Physicians seem to accommodate to patients’ requests of second opinions trying not to harm neither the relationship with patients themselves nor with colleagues. Oncologists usually cooperate among each other, even though they do not often perceive an added value in such second opinions, according to a small study from The Netherlands recently published in JAMA Oncology.
Yet, this cooperation is conversely impaired by two scenarios, which create in oncologists “feelings of insecurity or offense,” says the lead author Marij Hillen, PhD and psychologist at the Amsterdam University Medical Center.
While most studies in this field were quantitative, and focused on diagnostic or therapeutic discrepancies between the first and second opinions (ranging from 2% to 51%) the one by Hillen and colleagues is one of the first qualitative one: in-depth semi structured interviews were conducted from November 2016 to April 2017 with 26 medical oncologists and hematologists, who had given second opinions and also had had patients requesting them. The sample was limited to 26, when researchers concluded that no new themes were emerging.
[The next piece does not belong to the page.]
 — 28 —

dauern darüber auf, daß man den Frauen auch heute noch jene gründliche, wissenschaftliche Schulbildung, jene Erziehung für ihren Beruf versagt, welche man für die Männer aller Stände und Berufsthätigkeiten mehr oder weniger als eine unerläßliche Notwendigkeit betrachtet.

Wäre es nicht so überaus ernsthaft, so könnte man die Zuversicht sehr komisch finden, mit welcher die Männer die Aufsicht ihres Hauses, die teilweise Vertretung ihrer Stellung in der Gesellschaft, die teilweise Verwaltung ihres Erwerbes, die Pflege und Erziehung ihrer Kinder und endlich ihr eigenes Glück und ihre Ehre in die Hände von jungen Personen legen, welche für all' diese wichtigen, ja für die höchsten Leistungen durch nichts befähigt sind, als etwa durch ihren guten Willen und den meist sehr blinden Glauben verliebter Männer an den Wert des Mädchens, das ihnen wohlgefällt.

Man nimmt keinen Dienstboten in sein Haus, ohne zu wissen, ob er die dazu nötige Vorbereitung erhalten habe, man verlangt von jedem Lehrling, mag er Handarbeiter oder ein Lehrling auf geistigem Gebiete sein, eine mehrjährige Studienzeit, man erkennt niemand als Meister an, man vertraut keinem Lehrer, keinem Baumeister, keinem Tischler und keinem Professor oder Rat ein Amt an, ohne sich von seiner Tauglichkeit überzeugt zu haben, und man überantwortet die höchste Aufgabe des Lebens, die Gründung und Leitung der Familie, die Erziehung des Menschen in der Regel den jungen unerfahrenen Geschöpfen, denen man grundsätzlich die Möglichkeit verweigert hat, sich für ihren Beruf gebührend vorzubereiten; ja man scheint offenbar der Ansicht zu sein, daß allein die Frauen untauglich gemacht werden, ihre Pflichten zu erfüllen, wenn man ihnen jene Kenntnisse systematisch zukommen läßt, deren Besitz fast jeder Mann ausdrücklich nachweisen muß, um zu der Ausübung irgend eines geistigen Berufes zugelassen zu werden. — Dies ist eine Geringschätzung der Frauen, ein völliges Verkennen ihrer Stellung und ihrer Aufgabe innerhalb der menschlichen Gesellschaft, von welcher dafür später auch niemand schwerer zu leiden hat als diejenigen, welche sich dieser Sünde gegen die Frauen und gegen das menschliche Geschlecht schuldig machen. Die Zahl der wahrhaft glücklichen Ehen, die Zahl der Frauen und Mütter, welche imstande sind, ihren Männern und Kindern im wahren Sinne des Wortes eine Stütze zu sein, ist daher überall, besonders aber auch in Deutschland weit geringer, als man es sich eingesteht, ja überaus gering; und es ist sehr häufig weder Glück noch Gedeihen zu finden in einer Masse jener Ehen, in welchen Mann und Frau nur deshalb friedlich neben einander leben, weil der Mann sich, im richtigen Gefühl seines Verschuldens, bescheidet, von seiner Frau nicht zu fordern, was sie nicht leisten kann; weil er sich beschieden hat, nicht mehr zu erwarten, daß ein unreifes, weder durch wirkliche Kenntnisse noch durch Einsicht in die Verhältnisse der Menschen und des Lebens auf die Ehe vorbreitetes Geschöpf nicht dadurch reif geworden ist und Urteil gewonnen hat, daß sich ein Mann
Hillen and colleagues coded all the interviews finding consistency among the responses; specifically, oncologists felt insecure or offended mainly in two instances. For some, the negative feeling came up from the idea that they had devoted intensely themselves to the treatment of a patient whodecided to have a second opinion anyway. One exemplary quotation came from a 55-year-old female oncologist who said:“I can remember people where I was thinking, ‘What the heck is this?! I’m doing the impossible… I’ve been keeping you on track for years…’”.
The second typical situation was when the visit was arranged without informing the first physician. A 57-year-old male oncologist recalled it like this: “So I said, ‘You sought, without asking or informing me, a second opinion from someone who passed judgment without even having your medical file… Now you got confused, and you have yourself to blame for that’ “.
In the Netherlands second opinions are fully covered by insurance with a referral by any physician, and medical files are only transferred on patients’ explicit request. However, many of the interviewed physicians said they tend not to value second opinions, and they try to get patients to reconsider, as a 46-year-old male oncologist put it: “I always tell them that ‘yes, I am totally prepared to arrange it.’ But I sometimes add that it honestly has zero-point-zero value.”
But seeking a second opinion could possibly lead to a positive outcome as well, the Dutch study found. For example, after back-referral “many specialists perceived that the physician-patient relationship had strengthened” Hillen specified. Additionally, some doctors even anticipated such requests: “Sometimes I offer it as an option… Because I think the act of offering it will get me a little extra trust”.
This is an interesting exploration of an important issue. In the Netherlands, a small country with easy access to centres of expertise in virtually all cancers, it is different from a larger country, or less well resourced country, where a patient (especially with rare tumours) can find advice from patient groups, on chat rooms, on the net, etc advising seeking a second opinion because of uncertainty about rxpertise. This may apply more importantly with pathology, or access to surgical expertise, than oncology. Lets not have any moves to discourage second opinions.